Keeping my eyes open for a good vantage point to capture this impressive scene, I was drawn to Peak 8675 and its rugged massif of neighboring summits. A few miles to the southwest, I saw a second set of isolated peaks sticking up through the clouds as well.
Although not nearly as high, I felt they would contrast nicely against the taller, more forbidding mountains in the background. Starting with the XF90mm f/2 lens, I flew alongside the closer ridge, opened the window and shot a series of frames lining up the two sets of peaks.
The -10 degree air quickly pulled all the warmth out of my hands and fingers, even through my thick gloves. Although I’m well practiced with this kind of shooting, it’s still a shock on these very cold days. It becomes a constant battle of getting good shots and fighting the pain of freezing digits.
Reaching into my pocket, I opened a pair of hand warmer packs and stuck them into my gloves. That would help, but at these temps, it isn’t a magic solution. Like I said, it helps. Huge mittens would be warmer, but that would make it really difficult to handle the camera.
I really liked the juxtaposition of the two sets of peaks. My favorite is the lead-off shot at the top of the post. However, there was something intriguing about this smaller island, so I flew a full circle around it, shooting 22 frames from different vantage points.

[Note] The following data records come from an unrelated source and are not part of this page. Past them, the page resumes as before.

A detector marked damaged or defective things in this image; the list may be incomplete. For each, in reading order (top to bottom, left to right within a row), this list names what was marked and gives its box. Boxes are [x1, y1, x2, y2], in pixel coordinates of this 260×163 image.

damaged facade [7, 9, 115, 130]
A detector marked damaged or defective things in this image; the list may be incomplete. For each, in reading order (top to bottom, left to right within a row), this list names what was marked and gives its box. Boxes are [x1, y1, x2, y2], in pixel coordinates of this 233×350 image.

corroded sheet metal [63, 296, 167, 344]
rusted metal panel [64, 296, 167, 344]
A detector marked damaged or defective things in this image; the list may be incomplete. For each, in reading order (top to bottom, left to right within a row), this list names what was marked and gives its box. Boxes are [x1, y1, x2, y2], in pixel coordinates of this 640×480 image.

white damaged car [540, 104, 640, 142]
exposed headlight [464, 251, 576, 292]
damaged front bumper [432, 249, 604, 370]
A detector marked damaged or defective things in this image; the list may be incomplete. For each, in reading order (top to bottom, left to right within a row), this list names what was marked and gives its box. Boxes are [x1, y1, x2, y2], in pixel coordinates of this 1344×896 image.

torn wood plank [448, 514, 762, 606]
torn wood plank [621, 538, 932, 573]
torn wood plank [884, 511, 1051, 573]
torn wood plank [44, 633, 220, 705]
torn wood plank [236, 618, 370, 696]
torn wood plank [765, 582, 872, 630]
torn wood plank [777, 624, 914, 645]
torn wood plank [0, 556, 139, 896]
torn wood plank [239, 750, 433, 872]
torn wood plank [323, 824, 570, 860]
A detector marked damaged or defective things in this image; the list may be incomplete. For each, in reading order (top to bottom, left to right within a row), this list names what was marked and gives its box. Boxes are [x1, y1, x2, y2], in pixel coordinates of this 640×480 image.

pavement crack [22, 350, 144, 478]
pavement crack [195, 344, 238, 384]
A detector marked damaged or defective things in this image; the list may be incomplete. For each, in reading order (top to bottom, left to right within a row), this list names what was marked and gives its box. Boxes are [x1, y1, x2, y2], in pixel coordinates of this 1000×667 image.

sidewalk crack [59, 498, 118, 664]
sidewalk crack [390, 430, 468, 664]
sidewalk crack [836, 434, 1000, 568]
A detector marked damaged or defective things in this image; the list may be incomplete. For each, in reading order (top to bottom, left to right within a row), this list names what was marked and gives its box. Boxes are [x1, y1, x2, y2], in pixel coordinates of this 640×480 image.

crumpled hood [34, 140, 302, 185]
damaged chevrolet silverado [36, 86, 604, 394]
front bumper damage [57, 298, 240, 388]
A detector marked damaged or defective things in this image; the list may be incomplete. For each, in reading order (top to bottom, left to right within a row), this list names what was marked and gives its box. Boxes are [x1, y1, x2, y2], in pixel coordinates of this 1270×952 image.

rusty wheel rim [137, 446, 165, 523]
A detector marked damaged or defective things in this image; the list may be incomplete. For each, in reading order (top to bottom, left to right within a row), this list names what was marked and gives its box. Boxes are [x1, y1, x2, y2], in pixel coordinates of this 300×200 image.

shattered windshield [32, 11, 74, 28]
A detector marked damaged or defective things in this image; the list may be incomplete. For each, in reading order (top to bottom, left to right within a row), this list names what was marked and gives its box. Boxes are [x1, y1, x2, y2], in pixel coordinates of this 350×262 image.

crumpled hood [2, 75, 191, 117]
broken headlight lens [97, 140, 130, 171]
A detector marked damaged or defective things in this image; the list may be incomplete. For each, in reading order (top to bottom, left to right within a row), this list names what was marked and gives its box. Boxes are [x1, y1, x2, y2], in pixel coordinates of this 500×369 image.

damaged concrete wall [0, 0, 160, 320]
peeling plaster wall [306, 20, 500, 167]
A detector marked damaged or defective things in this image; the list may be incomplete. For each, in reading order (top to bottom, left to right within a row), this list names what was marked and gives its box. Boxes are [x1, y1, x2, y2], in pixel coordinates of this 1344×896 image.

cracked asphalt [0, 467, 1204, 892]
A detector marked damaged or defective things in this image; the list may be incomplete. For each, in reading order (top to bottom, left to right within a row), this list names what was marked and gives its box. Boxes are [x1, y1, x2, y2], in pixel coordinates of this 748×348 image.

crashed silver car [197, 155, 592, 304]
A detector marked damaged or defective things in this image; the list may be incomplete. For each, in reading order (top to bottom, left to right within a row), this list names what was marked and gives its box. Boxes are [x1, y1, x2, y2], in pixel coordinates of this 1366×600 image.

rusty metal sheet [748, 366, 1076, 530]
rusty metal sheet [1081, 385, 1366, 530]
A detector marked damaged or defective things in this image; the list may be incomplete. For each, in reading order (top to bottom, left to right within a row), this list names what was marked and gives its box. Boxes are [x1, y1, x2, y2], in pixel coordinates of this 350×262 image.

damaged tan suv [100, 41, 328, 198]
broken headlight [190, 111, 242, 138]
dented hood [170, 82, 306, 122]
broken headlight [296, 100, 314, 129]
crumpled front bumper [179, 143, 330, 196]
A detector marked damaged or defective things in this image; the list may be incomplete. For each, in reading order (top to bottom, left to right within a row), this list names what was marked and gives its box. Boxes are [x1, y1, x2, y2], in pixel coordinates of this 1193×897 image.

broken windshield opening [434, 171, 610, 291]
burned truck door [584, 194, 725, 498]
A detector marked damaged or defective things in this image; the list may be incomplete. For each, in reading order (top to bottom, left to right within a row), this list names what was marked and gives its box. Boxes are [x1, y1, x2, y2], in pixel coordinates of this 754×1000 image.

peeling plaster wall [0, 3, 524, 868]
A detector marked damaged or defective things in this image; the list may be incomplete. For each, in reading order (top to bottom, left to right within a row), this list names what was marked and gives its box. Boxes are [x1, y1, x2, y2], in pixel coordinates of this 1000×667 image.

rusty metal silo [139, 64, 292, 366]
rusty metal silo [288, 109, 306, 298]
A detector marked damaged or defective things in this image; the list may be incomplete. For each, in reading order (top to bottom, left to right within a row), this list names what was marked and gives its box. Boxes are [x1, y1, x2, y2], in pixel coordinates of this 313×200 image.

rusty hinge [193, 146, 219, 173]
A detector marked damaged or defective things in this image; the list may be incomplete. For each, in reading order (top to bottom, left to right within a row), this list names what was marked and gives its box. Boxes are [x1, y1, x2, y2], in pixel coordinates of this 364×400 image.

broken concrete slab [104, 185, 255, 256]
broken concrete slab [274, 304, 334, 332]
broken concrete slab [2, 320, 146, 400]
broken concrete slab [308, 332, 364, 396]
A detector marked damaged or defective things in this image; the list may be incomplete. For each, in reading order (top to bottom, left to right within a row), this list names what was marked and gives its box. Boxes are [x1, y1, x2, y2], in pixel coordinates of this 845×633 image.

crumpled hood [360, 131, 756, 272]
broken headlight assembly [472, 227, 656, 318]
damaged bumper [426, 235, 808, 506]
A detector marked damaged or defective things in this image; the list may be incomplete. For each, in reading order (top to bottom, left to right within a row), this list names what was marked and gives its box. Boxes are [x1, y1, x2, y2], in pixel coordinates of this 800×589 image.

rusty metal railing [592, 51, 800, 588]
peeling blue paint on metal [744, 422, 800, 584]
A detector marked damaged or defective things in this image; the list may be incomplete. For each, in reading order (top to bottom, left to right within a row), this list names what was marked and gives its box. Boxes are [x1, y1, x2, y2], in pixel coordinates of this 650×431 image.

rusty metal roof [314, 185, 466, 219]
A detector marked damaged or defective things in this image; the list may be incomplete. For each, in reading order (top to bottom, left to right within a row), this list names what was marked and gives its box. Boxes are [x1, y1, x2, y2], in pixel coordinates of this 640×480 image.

I loved the way the warming light on the snow contrasts with the deep blue of the shadows. The Velvia color palette portrays this so well; it’s a look I’m endlessly fascinated with. As my vantage point shifted to straight west, the clouds became a heavy blanket of gold against that last summit in the line.
After my pass, I pulled the window closed, rubbed my hands together and turned the plane south. The good light was only just beginning and I continued to shoot more aerials for the next 45 minutes as the colors turned to bright pink.